Companies with more female leaders are more profitable, with statistics showing significant profit margins and improved KPIs, analysts have claimed. But that’s not all: having women in the top leadership team is directly related to increased profitability, according to a study of nearly 22,000 publicly traded companies in 91 countries.

Women in leadership is definitely a business issue asserted Maria Tullberg, general manager at Radisson Blu Hotel, Dubai Deira Creek.

“It is not a fight between men and women. On the contrary, we need each other in order to be more successful overall. [Research] clearly shows that a diverse team will increase all key performance indicators (KPIs), from sales, return on investment (ROI), and net profit, to guest and employee satisfaction,” Tullberg told Hotelier Middle East at the Women in Leadership summit at the M Gallery by Sofitel in Dubai. “The magic starts to happen once the team reaches a balance of at least 30% women in leadership positions.”

Tullberg’s assertions are validated by statistics. The Peterson Institute for International Economics and EY analysed results from 21,980 global, publicly traded companies in 91 countries, from various industries and sectors, and discovered that having women in at least 30% of leadership positions, or the C-suite, added 6% to net profit margins.

The gender imbalance extends not just across the Middle East — there is a dearth of women in high-level positions at companies worldwide. The 2016 Fortune 500 list included just 21 companies with women at the helm, compared to 24 in 2015.

Mohamed Awadalla, CEO of Time Hotels, is set open a new hotel that aims to be 80% staffed by women. The Time Asma Hotel, which will be located in Dubai’s Al Barsha, is due to open in the fourth quarter of 2017.

Awadalla believes that the hospitality industry must do more to attract, retain, and support female professionals and their aspirations for career development.

“Currently, we are seeing equal numbers of male and female graduates leaving hospitality school, but the number of women entering the workforce is decidedly lower than that of men. This is something that has been recognised by His Highness Sheikh Mohammed bin Rashid Al Maktoum, Vice-President and Prime Minister of the UAE and Ruler of Dubai, who has set a goal to increase the presence of women in the workplace,” he said.

The number of women in the Middle East and North Africa (MENA) hospitality sector may be set to increase, however.
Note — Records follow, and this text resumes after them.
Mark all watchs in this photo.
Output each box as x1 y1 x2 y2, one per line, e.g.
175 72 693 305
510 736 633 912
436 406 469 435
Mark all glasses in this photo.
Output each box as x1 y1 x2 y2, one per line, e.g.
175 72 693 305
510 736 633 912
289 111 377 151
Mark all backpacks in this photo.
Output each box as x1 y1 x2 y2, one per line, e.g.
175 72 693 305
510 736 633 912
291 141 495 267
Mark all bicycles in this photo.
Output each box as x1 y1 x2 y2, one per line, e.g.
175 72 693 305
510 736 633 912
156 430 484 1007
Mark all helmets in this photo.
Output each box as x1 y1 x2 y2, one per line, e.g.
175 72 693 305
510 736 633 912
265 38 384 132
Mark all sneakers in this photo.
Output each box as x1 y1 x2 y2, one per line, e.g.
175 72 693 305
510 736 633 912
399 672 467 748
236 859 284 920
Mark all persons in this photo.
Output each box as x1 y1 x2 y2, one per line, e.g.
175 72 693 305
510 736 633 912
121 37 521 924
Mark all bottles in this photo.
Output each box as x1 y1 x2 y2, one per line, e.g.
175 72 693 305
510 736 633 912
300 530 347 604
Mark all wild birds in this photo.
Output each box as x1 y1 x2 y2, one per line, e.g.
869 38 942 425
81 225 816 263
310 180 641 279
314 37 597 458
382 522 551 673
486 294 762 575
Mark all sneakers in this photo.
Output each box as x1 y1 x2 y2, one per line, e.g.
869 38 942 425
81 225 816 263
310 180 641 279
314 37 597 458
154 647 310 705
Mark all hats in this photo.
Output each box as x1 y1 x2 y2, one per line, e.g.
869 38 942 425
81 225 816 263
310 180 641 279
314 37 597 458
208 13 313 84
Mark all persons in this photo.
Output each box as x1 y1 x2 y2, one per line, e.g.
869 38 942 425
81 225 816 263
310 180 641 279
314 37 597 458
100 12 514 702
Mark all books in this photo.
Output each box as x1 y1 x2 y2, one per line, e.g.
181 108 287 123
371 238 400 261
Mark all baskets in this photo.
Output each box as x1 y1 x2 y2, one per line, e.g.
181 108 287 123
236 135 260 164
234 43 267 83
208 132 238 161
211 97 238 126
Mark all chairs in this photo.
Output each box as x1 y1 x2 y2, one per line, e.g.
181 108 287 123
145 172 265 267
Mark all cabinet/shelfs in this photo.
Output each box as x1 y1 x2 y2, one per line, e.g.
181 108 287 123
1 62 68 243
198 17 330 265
While the region has lagged behind more mature markets such as Europe in the past when it came to gender diversity, the region has evolved to recognise it as an important element in the operations of any successful organisation. Far-reaching initiatives to promote female representation in the workforce are beginning to receive backing from the private and public sectors, and this is having a positive effect on the hospitality industry throughout the Middle East.